[Spatial question entries]
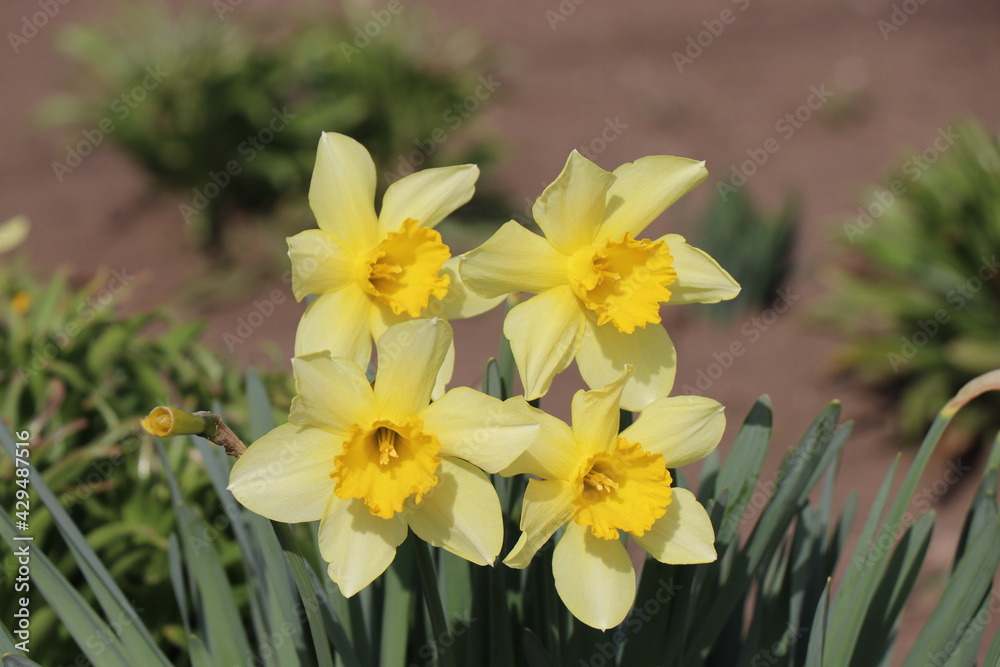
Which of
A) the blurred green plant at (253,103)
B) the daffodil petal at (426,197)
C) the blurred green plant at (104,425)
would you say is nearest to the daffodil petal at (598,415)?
the daffodil petal at (426,197)

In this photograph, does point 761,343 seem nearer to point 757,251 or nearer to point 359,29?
point 757,251

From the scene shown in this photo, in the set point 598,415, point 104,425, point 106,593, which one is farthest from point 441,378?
point 104,425

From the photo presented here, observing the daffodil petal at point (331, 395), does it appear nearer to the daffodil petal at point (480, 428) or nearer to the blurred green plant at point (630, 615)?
the daffodil petal at point (480, 428)

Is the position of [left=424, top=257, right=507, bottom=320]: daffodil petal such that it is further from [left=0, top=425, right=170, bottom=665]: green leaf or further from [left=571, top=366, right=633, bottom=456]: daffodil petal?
[left=0, top=425, right=170, bottom=665]: green leaf

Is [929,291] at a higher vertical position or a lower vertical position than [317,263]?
lower

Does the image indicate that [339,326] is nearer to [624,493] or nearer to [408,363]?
[408,363]

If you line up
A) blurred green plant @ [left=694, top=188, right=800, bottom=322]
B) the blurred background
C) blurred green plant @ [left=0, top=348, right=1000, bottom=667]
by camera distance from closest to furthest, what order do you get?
blurred green plant @ [left=0, top=348, right=1000, bottom=667], the blurred background, blurred green plant @ [left=694, top=188, right=800, bottom=322]

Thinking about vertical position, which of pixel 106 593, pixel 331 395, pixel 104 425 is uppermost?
pixel 331 395

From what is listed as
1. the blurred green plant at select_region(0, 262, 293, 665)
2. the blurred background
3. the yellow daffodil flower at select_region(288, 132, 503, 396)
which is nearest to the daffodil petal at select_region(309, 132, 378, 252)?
the yellow daffodil flower at select_region(288, 132, 503, 396)
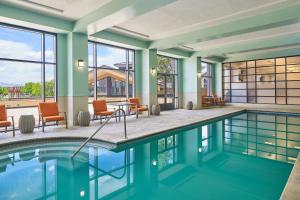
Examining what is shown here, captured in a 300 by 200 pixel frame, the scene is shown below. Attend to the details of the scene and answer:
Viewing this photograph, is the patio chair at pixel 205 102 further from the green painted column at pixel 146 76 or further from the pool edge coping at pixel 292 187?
the pool edge coping at pixel 292 187

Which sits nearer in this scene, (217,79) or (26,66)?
(26,66)

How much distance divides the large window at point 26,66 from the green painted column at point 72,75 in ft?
0.77

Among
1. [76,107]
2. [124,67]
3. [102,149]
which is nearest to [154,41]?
[124,67]

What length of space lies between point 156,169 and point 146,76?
276 inches

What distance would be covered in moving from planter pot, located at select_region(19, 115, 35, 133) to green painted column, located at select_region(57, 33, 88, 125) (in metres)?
1.42

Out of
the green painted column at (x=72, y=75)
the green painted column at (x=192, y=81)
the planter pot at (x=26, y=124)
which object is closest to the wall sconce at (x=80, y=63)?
the green painted column at (x=72, y=75)

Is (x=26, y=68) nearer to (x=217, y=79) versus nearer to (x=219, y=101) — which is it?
(x=219, y=101)

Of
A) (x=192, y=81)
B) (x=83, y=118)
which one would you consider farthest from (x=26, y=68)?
(x=192, y=81)

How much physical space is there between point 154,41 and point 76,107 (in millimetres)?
4765

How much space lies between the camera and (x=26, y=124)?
244 inches

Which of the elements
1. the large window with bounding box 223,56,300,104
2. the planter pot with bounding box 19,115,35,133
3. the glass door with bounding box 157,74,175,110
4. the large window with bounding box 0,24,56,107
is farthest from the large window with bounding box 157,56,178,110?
the planter pot with bounding box 19,115,35,133

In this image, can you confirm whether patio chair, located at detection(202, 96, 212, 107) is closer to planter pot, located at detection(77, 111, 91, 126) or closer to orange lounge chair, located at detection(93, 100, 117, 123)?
orange lounge chair, located at detection(93, 100, 117, 123)

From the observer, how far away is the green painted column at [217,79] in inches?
619

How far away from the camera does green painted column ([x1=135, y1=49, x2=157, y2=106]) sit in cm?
1045
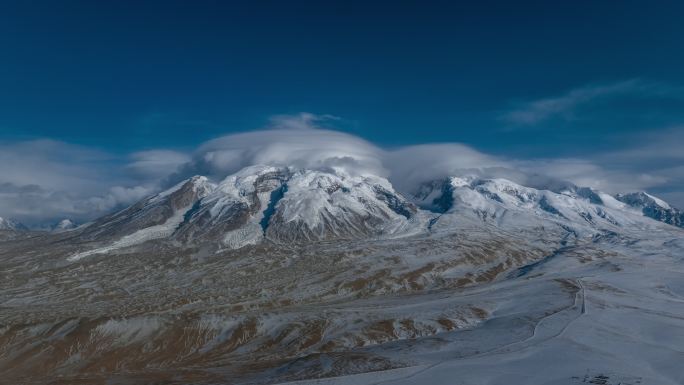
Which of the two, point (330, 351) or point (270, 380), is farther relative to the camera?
point (330, 351)

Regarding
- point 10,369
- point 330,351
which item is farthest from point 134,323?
point 330,351

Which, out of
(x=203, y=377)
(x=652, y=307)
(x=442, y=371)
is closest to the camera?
(x=442, y=371)

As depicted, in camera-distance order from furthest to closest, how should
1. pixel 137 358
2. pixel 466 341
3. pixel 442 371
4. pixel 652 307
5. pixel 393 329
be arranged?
pixel 652 307 < pixel 393 329 < pixel 137 358 < pixel 466 341 < pixel 442 371

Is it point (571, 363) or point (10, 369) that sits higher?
point (571, 363)

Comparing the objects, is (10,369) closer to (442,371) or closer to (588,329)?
(442,371)

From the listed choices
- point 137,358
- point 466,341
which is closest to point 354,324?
point 466,341

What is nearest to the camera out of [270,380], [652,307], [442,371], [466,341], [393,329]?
[442,371]

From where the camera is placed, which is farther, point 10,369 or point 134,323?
point 134,323

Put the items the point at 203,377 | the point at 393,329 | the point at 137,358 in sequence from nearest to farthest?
the point at 203,377 < the point at 137,358 < the point at 393,329

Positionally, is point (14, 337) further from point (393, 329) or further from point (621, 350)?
point (621, 350)
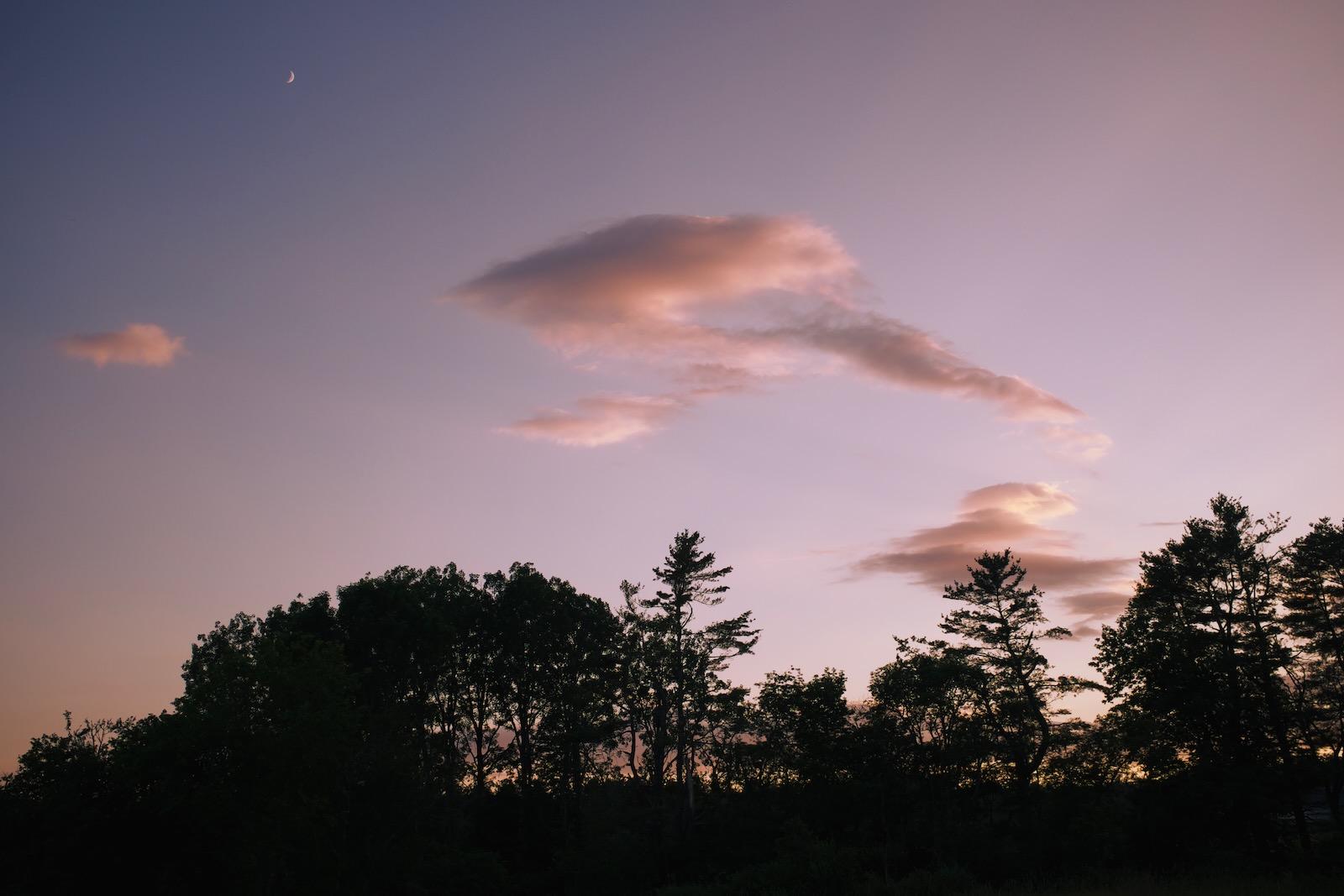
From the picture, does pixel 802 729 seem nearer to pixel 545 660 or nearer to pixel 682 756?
pixel 682 756

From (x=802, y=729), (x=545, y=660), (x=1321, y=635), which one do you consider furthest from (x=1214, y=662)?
(x=545, y=660)

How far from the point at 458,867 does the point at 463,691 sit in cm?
1799

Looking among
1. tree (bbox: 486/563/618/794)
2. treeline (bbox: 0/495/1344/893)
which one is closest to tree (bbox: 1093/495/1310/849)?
treeline (bbox: 0/495/1344/893)

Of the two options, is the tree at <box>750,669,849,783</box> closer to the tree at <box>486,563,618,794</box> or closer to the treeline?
the treeline

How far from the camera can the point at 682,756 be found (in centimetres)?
5925

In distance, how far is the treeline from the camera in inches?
1549

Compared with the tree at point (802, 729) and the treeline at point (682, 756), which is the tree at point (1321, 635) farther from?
the tree at point (802, 729)

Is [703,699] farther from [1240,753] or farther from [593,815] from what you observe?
[1240,753]

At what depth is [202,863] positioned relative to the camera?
39250 millimetres

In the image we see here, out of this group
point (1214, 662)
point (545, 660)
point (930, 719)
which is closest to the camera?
point (1214, 662)

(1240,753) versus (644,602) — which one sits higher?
(644,602)

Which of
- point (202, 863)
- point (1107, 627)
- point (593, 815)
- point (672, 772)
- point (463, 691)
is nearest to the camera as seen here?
point (202, 863)

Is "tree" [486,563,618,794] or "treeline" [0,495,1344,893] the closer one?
"treeline" [0,495,1344,893]

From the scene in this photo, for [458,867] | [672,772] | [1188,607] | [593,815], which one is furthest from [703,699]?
[1188,607]
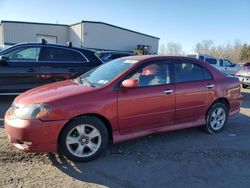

- Directive -
Filter the data above, keeping every line that contains the word "millimetres", and copy each of those lines unchanged.

- Task solution -
How much physical space is there between point 154,41 and point 76,107 (in millimetres)?
39250 millimetres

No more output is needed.